On peut se demander si les "pleurs amers" de Pierre ont bien été causés par sa honte d'avoir renié son rabbi, ou s'ils n'ont pas eu plutôt comme origine l'effondrement définitif de ce qu'il espérait encore, même jusqu'à cet instant là : la conquête du pouvoir par Jésus en vue de la fameuse restauration du royaume de David ! Nous avons du mal à prendre conscience, nous qui ne sommes guère concernés par ce messianisme là, à quel point il était prégnant à l'époque, et constituait une sorte d'horizon indépassable, particulièrement parmi ces gens simples, ces pêcheurs, ces petits artisans, tout ce petit peuple de Galilée dont étaient originaires la majorité des disciples.
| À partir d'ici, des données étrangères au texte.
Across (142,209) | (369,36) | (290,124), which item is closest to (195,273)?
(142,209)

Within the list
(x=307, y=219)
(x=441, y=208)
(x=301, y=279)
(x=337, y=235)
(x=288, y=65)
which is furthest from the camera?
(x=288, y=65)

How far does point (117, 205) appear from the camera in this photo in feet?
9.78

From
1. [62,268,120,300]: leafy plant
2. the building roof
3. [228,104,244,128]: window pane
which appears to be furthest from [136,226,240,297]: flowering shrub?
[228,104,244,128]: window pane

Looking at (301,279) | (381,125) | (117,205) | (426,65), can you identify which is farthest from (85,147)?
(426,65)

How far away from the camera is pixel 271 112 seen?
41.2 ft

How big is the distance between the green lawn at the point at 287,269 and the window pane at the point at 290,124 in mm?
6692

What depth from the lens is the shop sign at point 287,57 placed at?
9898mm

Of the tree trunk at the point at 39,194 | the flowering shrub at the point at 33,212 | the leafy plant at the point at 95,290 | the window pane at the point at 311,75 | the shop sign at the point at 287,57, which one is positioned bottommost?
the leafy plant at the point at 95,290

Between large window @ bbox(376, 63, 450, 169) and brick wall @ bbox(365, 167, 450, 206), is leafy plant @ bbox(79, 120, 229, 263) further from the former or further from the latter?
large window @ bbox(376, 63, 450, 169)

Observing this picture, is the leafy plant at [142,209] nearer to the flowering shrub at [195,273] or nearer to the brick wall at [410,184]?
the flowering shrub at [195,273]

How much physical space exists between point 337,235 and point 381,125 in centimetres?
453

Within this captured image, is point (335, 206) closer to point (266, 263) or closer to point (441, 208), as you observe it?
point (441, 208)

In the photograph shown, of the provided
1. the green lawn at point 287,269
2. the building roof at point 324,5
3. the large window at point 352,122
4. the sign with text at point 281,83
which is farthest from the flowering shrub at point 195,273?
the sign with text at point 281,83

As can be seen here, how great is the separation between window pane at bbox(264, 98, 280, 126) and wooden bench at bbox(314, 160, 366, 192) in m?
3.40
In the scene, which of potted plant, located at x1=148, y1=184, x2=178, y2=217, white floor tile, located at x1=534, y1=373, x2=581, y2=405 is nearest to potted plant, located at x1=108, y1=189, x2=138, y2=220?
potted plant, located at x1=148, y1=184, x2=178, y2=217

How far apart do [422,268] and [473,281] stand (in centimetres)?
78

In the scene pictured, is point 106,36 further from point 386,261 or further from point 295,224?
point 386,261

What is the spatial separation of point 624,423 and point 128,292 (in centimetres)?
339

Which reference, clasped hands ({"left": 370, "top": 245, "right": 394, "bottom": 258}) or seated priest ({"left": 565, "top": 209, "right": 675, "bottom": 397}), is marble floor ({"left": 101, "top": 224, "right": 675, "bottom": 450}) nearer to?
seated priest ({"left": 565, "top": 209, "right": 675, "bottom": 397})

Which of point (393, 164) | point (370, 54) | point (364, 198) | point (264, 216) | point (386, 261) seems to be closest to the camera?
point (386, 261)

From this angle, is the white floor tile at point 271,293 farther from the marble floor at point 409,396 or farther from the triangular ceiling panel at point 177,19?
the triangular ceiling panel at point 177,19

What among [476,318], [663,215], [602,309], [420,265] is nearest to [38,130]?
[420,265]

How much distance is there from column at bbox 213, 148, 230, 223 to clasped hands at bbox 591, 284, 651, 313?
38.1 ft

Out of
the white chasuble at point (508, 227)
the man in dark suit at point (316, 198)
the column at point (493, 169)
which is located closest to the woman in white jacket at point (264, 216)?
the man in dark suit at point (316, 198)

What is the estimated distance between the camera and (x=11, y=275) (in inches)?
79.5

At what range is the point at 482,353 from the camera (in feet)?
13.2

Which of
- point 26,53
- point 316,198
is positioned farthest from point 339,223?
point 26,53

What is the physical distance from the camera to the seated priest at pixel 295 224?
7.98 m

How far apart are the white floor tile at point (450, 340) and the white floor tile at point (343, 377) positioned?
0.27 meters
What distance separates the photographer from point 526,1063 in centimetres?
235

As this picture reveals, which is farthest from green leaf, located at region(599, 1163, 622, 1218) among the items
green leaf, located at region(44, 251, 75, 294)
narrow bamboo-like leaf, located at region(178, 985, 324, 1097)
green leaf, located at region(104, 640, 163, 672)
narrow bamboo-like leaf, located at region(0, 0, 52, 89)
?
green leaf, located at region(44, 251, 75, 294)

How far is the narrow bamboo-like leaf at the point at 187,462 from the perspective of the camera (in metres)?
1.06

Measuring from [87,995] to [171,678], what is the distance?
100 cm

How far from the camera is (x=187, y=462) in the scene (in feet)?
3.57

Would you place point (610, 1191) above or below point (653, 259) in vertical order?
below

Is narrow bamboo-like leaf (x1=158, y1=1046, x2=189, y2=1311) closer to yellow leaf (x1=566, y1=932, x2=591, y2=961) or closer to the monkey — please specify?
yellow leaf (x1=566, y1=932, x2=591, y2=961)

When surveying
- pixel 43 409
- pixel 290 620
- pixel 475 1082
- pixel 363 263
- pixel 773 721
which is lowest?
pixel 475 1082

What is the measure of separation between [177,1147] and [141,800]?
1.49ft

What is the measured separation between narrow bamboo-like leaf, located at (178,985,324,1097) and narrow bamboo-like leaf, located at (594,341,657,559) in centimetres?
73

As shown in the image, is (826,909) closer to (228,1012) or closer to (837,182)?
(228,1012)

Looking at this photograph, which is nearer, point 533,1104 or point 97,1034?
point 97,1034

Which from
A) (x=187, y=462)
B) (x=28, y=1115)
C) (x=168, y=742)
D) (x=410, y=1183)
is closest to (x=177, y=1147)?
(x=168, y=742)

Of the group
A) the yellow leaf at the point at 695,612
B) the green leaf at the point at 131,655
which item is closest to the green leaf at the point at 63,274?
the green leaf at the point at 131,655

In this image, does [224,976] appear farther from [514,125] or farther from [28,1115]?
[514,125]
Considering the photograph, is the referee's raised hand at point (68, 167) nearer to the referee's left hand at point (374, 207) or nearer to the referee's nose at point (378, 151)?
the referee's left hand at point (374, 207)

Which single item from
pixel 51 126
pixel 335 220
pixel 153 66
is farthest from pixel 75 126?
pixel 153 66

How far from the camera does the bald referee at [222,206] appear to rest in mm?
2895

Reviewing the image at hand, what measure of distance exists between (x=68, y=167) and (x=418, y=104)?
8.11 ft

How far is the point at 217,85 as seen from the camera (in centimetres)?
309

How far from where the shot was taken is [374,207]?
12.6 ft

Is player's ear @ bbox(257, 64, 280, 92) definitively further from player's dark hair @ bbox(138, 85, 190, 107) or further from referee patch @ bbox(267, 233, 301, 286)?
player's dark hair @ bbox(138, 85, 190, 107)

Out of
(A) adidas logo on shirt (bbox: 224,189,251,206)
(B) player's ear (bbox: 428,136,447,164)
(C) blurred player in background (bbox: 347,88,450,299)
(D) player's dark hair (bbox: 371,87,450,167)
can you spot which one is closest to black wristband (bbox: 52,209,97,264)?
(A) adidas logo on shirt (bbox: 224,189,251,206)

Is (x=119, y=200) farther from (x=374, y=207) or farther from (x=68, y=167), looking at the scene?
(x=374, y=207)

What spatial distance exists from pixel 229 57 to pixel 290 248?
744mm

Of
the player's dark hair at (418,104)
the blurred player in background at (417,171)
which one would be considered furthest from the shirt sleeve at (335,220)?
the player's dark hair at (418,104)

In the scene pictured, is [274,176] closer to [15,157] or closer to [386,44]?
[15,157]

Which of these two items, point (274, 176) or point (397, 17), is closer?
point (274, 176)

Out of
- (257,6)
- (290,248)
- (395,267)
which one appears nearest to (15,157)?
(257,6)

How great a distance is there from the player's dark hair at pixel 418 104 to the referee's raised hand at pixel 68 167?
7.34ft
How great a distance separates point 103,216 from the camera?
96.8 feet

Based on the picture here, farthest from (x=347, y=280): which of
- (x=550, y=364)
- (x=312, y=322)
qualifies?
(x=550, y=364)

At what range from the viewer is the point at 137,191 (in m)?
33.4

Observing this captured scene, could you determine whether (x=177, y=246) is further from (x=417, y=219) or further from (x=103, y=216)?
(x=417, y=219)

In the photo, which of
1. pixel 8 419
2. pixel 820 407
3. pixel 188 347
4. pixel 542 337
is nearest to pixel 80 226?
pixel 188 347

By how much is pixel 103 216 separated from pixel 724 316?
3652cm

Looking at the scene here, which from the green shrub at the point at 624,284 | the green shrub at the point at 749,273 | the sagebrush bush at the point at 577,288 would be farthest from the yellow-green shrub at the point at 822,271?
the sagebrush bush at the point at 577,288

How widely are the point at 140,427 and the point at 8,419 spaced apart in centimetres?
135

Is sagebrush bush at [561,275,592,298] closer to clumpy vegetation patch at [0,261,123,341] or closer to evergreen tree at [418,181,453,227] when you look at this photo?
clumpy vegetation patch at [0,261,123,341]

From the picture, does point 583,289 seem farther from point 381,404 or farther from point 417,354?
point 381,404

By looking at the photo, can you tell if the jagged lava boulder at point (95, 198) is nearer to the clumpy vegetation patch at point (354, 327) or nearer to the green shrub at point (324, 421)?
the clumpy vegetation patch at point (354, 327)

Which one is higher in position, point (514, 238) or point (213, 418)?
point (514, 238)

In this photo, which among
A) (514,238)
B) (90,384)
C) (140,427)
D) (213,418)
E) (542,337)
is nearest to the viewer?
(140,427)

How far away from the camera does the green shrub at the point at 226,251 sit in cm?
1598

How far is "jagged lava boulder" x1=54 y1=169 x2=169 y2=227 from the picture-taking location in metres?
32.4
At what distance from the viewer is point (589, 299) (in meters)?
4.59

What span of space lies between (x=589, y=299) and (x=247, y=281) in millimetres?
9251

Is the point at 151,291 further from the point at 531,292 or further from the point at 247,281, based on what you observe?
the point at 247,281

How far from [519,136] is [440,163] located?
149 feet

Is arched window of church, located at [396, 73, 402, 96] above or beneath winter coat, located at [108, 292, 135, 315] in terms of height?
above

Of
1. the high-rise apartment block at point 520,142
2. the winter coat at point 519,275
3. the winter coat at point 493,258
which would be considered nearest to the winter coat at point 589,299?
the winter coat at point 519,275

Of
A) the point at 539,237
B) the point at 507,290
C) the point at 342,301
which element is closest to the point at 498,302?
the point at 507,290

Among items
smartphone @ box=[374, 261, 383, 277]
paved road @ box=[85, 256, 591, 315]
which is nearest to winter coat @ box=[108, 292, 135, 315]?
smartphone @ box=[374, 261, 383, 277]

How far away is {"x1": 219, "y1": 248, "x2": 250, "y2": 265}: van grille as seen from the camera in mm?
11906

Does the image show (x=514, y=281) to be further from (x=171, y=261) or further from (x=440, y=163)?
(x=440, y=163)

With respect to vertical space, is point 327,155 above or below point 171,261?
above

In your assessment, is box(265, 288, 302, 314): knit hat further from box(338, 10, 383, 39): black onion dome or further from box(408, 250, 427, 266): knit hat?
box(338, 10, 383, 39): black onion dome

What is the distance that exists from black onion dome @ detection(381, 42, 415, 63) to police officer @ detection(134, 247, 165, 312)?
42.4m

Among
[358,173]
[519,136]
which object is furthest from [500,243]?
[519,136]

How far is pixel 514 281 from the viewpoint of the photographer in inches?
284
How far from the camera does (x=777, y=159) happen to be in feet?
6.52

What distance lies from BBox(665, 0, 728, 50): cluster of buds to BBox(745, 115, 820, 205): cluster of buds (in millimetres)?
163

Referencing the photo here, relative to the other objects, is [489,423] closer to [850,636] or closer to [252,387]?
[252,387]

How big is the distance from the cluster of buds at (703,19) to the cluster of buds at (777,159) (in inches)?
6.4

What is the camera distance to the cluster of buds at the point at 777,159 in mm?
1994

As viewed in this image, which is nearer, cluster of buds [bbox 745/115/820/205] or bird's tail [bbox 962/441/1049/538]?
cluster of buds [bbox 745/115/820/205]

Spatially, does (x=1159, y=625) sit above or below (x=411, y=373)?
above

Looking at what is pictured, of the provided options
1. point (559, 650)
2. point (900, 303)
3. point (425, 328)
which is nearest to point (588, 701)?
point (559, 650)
Judas était sans doute un des plus cultivés dans le groupe, et pourtant, s'il a trahi (ce qui n'est pas assuré, mais c'est une autre question), c'était le plus probablement du monde pour cette même raison. Soit par dépit, d'avoir compris que Jésus ne les mènerait jamais là où ils voulaient, eux, aller, soit par candeur, pensant que la mise en présence de Jésus avec les autorités religieuses devrait faire succomber ces dernières au charisme fou de son maître.

Il est donc, en tout cas, certain, que la dépression de Pierre lorsqu'il doit jeter l'éponge et s'enfuir, est un mélange à la fois de son indignité en tant qu'ami et de l'effondrement de toutes ses perspectives et modèles sociaux. La démarche de Jésus à son adresse est alors pleine de délicatesse et très juste sur le fond. En faisant ressortir le côté positif de l'événement, le fait que ce soit lui qui ait tenu le coup le plus loin, le plus longtemps, il fait percer une lueur au travers du couvercle de nuages qui pèsent sur sa tête, jusqu'au fond du puits noir dans lequel il est tombé. Nous sommes dans un récit symbolique, bien sûr, pourtant c'est bien ainsi que Pierre a dû vivre sa découverte du ressuscité. Alors oui, avec de telles prémisses, il pouvait enfin commencer à mettre ses pas dans les traces de celui qui leur avait ouvert la Voie, où que cela dusse le mener par la suite.